Brief
Copy out word for word the lines starting with the one that contains "Is the point" and going on through the last line, both ends included.

====== Dataset excerpts

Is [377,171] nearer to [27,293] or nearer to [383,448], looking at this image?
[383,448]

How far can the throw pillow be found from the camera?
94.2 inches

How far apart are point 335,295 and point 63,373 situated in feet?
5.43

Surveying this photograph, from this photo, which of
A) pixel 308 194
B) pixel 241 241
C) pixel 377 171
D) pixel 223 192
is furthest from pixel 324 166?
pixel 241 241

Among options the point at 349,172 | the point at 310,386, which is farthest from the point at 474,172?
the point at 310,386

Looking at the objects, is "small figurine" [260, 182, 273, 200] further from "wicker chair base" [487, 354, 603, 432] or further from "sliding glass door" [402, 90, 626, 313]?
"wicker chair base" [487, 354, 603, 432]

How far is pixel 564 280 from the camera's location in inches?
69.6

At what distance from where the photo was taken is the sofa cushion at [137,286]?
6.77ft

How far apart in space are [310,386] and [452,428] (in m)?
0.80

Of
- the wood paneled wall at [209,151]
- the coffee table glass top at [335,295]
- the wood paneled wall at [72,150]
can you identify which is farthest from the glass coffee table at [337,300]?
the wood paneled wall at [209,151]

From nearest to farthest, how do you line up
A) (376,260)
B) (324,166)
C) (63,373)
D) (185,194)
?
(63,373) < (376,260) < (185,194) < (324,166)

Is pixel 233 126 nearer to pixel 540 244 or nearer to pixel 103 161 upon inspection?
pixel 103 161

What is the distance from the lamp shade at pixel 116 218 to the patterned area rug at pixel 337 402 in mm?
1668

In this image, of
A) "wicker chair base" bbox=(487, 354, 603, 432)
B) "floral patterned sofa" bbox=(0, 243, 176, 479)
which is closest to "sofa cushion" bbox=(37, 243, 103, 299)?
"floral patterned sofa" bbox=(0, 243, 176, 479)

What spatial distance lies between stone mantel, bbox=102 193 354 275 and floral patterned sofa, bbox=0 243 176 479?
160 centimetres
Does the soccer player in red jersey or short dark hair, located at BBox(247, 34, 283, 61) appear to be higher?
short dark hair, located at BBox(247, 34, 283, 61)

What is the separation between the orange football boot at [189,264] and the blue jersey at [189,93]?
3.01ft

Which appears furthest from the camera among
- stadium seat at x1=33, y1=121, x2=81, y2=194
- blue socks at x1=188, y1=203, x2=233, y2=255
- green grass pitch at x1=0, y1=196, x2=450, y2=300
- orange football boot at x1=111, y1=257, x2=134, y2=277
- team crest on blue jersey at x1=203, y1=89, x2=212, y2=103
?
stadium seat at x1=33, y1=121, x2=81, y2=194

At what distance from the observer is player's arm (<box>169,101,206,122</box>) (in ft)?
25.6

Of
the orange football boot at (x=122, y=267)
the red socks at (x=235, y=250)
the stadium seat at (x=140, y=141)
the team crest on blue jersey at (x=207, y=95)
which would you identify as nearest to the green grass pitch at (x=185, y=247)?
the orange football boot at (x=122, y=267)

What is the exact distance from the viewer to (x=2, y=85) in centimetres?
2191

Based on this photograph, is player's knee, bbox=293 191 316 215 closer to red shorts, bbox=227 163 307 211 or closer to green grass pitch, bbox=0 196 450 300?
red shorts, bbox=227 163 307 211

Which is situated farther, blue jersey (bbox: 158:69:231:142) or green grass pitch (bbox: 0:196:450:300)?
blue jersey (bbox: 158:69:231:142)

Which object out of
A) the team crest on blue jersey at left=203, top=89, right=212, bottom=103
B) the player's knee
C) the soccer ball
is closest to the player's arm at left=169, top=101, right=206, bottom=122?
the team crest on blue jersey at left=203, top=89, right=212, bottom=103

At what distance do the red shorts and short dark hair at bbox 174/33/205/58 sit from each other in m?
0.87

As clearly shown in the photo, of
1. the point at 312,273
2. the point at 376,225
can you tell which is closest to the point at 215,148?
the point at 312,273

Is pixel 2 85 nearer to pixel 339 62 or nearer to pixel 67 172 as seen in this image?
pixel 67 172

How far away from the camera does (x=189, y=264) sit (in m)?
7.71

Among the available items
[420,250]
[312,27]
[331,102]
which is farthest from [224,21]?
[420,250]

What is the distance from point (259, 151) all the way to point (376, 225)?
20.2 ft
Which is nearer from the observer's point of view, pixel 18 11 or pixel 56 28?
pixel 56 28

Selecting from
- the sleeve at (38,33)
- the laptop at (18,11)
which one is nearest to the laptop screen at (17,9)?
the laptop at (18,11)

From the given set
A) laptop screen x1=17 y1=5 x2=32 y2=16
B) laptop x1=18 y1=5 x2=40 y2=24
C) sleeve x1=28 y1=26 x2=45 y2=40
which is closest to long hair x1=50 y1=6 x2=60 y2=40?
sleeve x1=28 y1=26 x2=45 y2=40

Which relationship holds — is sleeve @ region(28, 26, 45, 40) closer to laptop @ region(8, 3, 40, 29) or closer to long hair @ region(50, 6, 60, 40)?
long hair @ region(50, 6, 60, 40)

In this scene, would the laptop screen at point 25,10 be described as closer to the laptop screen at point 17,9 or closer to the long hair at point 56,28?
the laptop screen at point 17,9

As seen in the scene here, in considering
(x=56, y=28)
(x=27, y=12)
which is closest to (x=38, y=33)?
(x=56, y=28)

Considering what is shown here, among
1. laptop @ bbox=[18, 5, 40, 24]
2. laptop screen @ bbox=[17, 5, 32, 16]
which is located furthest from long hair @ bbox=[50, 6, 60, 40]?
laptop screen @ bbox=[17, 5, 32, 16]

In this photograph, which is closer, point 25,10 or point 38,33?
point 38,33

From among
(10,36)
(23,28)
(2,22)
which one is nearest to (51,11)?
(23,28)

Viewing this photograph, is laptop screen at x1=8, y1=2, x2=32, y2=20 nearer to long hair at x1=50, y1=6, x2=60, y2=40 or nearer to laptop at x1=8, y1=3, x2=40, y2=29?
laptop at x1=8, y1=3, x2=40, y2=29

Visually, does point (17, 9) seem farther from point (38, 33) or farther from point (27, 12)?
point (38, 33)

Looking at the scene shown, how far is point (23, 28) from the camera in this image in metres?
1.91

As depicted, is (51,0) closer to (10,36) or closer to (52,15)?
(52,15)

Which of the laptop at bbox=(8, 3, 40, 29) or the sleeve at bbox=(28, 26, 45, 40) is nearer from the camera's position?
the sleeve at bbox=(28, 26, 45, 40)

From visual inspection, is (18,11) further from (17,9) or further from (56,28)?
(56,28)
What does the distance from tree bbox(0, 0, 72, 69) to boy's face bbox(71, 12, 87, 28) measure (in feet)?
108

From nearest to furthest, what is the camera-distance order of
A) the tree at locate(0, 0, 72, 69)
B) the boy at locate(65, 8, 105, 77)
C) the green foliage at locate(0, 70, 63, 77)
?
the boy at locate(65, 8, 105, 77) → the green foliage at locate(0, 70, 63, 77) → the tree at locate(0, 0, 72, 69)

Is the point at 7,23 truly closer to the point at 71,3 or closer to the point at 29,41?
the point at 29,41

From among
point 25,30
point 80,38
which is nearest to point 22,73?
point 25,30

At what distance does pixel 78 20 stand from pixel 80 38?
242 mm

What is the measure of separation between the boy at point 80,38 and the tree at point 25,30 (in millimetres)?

============

Result of this exercise
Is the point at 7,23 truly closer to the point at 71,3 or closer to the point at 29,41?
the point at 29,41

From among
point 25,30
point 80,38
which is nearest to point 22,73?
point 25,30

At what distance does pixel 78 20 stand from pixel 80 38?
242 mm

What is the measure of separation between the boy at point 80,38 and the tree at point 25,30 (in millimetres)?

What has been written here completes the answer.